• **Data shown**
+ + + + + + +
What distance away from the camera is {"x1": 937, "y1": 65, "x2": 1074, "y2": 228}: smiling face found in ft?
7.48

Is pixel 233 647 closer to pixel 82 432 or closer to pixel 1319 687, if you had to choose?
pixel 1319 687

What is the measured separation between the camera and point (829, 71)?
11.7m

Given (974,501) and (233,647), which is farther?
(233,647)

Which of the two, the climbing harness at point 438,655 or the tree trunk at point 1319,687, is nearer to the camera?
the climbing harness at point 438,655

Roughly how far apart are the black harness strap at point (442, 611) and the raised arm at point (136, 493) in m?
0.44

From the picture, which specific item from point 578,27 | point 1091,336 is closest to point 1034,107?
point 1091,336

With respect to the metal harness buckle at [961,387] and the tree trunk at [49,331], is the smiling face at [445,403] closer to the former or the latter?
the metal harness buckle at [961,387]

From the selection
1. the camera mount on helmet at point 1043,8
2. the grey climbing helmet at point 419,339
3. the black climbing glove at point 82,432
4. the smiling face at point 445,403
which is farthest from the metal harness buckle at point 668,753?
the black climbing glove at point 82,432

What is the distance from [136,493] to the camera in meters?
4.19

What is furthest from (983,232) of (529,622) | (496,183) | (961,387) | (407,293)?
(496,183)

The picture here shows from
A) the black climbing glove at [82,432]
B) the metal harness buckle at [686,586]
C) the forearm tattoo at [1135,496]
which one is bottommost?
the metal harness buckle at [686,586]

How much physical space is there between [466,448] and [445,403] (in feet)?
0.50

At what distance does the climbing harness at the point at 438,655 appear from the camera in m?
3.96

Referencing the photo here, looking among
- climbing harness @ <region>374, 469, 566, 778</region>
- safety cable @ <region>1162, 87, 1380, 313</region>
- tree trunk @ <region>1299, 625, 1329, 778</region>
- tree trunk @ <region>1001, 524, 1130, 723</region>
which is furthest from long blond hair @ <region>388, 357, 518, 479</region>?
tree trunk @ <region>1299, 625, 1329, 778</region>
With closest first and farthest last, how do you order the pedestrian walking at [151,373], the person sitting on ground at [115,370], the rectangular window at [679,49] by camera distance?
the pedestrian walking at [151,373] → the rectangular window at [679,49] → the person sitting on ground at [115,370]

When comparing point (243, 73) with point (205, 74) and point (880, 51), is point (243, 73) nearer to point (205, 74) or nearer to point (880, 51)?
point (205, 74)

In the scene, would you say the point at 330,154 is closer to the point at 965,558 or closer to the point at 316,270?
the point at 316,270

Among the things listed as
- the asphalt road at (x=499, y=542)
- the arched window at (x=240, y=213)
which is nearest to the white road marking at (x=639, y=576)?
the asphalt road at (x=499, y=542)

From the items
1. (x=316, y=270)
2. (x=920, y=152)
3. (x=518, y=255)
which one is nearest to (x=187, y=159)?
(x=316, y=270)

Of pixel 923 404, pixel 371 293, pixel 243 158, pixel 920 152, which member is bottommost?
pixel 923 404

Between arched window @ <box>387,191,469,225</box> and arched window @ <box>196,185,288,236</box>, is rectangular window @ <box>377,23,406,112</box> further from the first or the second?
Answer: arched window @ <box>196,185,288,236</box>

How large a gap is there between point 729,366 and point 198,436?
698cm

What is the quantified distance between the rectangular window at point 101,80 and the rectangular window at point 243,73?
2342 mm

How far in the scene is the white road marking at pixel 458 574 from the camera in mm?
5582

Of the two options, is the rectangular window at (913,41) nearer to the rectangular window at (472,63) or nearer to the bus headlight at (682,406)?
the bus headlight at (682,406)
+ + + + + + +
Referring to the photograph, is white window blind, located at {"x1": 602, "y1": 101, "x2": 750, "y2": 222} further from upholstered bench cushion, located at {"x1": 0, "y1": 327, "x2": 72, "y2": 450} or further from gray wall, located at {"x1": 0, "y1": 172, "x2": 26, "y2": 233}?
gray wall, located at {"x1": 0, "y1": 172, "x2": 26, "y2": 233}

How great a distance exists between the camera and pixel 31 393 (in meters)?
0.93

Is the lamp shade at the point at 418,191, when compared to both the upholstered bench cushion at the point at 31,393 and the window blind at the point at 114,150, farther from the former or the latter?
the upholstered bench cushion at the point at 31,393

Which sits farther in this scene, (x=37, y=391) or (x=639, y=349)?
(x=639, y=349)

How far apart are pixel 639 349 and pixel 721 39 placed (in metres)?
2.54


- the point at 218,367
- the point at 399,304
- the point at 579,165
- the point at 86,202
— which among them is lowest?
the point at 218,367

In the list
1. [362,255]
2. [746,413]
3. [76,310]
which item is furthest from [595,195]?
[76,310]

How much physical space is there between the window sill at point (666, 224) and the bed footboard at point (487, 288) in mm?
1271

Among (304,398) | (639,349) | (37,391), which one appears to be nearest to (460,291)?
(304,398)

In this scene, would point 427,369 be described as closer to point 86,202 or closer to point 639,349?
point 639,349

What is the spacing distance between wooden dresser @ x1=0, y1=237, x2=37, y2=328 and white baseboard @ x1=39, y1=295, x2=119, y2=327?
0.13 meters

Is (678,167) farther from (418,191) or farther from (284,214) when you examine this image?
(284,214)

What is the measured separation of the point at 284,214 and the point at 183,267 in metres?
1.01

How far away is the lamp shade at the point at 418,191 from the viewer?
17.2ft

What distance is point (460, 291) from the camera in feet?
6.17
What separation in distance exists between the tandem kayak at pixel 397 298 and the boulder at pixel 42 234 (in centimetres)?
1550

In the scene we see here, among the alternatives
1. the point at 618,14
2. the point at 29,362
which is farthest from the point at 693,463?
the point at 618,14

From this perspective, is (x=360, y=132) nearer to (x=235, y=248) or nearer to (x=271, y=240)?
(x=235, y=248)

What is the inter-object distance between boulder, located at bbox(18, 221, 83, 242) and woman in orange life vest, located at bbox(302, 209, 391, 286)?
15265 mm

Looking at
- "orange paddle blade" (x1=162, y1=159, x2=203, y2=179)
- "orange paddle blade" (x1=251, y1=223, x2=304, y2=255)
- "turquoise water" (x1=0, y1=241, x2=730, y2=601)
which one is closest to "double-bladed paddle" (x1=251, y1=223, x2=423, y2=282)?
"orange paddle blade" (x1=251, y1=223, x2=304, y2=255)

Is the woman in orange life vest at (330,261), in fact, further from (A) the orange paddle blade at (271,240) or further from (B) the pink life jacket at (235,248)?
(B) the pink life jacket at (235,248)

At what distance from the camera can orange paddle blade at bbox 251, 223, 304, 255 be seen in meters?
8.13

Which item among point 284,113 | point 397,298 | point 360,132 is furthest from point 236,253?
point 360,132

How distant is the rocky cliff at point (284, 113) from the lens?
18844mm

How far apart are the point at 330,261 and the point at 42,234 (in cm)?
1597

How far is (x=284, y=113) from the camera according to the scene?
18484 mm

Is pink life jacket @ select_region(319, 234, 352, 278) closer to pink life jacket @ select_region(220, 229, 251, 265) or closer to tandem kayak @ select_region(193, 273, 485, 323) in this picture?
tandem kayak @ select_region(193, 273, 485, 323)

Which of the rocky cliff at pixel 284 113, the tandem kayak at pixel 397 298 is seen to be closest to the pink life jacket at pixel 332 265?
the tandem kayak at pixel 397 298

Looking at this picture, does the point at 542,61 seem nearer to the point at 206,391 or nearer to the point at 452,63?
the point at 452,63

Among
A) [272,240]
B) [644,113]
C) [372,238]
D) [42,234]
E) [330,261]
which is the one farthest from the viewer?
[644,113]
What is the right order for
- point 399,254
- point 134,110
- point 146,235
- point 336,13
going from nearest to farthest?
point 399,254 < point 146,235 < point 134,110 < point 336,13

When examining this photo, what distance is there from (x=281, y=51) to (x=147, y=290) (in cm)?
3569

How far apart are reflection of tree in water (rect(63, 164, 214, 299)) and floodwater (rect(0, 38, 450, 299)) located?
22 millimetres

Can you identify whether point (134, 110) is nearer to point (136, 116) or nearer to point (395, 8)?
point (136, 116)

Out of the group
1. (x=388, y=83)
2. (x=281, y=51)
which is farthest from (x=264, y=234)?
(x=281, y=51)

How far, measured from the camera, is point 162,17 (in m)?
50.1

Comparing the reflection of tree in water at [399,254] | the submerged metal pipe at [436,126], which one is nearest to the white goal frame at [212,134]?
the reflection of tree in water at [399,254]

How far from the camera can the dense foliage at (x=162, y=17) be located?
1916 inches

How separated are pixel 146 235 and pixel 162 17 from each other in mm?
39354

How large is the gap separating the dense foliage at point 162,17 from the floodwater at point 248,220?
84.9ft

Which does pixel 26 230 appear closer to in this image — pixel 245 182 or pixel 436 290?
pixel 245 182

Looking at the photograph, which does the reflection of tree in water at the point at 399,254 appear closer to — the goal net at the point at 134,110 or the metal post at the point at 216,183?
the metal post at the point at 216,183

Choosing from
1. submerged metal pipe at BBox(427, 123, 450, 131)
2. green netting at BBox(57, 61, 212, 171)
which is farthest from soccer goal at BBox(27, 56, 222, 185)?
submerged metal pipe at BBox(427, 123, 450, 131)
+ + + + + + +
• **Exercise brief**
Update the listing from the line that contains "From the items" through the line that contains "Answer: arched window" by changing "bottommost" to "lowest" and keeping everything else the same. Return only those lines.

• **Complete response**
From the items
1. (x=316, y=270)
2. (x=920, y=152)
3. (x=518, y=255)
which one is nearest to (x=187, y=159)?
(x=316, y=270)

Of pixel 923 404, pixel 371 293, pixel 243 158, pixel 920 152, which member is lowest?
pixel 923 404

Between arched window @ <box>387,191,469,225</box> and arched window @ <box>196,185,288,236</box>, is rectangular window @ <box>377,23,406,112</box> further from the first or the second?
Answer: arched window @ <box>196,185,288,236</box>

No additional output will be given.